Hola, soy Magaly Moro y leo todos los días tu caso del corazón para darte un consejo. Siempre protejo la identidad de las personas que me escriben porque esta historia podría ser la de cualquiera.

El amor nos impulsa a ser mejores personas, pero también nos puede cegar y poner contra la espada y la pared. En este espacio recibirás un consejo, el consejo de una amiga anónima. Ojo, esto no es una terapia. En muchos casos sí es importante recurrir a una, ya sea solo o en pareja.

Hoy te cuento la historia de Daniela de 35 años, que nos escribe desde Los Olivos.

Doctora Magaly Moro, estoy casada con Daniel desde hace tres años y hasta hace poco teníamos una rutina que me gustaba mucho. Él salía de la oficina y llegaba temprano a casa para cenar juntos, tomar lonche o, de vez en cuando, salir al cine. Sin embargo, desde hace tres meses todo cambió.

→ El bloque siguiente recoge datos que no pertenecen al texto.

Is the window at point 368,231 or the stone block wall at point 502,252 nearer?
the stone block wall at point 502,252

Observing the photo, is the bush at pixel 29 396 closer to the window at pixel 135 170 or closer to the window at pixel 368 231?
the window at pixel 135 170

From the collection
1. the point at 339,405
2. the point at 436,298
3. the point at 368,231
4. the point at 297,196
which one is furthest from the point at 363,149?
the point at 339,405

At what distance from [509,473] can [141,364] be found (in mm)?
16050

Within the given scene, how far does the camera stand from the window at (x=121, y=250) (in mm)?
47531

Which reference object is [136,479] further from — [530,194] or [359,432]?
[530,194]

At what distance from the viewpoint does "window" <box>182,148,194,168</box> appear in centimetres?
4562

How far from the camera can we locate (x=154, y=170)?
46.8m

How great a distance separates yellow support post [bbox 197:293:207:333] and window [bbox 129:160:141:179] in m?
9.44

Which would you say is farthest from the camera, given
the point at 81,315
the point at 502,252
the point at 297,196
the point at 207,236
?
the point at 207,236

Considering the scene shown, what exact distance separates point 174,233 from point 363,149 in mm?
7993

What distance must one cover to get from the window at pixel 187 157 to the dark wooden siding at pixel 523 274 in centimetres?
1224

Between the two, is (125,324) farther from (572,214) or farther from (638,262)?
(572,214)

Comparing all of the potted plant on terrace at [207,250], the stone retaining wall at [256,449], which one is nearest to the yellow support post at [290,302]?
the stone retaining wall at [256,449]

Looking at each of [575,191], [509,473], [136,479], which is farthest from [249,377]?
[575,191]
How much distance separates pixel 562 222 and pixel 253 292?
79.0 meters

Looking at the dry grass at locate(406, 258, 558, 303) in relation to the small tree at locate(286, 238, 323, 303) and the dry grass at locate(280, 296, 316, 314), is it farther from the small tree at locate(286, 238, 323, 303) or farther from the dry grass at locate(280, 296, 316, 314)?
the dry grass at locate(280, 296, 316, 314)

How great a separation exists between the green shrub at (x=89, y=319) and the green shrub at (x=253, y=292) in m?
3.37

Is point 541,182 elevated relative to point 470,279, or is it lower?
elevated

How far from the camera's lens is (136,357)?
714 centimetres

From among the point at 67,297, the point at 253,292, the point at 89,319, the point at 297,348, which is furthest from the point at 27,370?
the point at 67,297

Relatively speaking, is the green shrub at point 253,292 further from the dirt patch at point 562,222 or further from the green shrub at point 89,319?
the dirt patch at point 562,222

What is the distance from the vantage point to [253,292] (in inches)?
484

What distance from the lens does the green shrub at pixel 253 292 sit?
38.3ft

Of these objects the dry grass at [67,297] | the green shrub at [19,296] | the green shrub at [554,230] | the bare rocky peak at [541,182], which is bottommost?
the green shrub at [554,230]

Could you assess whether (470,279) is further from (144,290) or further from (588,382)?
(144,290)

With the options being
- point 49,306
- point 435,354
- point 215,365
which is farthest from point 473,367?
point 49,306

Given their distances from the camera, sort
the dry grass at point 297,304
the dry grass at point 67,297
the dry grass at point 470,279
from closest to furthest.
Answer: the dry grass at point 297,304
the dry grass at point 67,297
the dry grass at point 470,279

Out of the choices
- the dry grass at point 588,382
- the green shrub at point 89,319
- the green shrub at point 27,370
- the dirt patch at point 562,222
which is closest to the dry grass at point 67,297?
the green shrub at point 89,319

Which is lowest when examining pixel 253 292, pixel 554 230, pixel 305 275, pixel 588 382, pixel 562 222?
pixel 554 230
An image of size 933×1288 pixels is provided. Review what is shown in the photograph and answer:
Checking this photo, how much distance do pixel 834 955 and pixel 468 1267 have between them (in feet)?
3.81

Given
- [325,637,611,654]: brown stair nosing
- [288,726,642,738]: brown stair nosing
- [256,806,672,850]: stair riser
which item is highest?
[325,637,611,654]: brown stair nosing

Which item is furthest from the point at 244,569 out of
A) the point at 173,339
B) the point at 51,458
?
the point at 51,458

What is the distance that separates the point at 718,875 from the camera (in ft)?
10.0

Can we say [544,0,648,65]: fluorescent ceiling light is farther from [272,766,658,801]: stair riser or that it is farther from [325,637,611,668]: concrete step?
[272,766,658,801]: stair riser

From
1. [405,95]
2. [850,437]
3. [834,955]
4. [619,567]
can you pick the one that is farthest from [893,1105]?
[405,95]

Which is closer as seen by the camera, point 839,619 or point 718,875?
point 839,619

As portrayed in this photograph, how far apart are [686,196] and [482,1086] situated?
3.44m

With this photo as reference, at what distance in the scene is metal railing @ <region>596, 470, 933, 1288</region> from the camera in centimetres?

Daniel empezó a llegar cada vez más tarde. Al principio no le di mucha importancia porque me explicó que su jefe les había puesto nuevas metas y objetivos, y que por eso tenía que quedarse trabajando después de su horario. Incluso me contó que algunas noches su jefe les compra pizza para que continúen trabajando.

Quise creerle porque nunca antes había tenido motivos para desconfiar de él. El problema es que las tardanzas comenzaron a ser demasiado frecuentes y algo dentro de mí empezó a decirme que quizá no me está contando toda la verdad.

Reconozco que hice algo que no estuvo bien: empecé a revisar sus cosas buscando alguna pista. Fue así como encontré unas boletas de restaurantes que llamaron mi atención porque correspondían a consumos para dos personas.

No pude quedarme callada y le pregunté directamente con quién había estado. Daniel me respondió que algunas veces almuerza con su jefe y otras con un compañero de la oficina. Según él, no existe nada extraño detrás de esas boletas.

El problema es que sigo intranquila. No tengo mensajes comprometedores, tampoco he encontrado una prueba de que exista otra mujer, pero no puedo evitar relacionar sus constantes tardanzas con esos almuerzos. Antes esperaba que llegara para compartir juntos; ahora paso las noches preguntándome dónde estará realmente.

También tengo miedo de estar convirtiéndome en una esposa tóxica. Sé que revisar sus pertenencias y desconfiar de cada explicación puede terminar dañando nuestro matrimonio, pero también siento que su cambio de comportamiento merece una explicación más clara.

OJO AL CONSEJO

Querida Daniela, no te adelantes a pensar en una infidelidad si no tienes pruebas. Sin embargo, el cambio en su rutina justifica que converses con él y le cuentes cómo te sientes. Evita revisar sus cosas, pues solo aumentará tu desconfianza. Busquen recuperar sus momentos juntos y fortalecer la comunicación. Si sus explicaciones no te dan tranquilidad, pídele sinceridad y observa si existe disposición de su parte para mejorar la situación.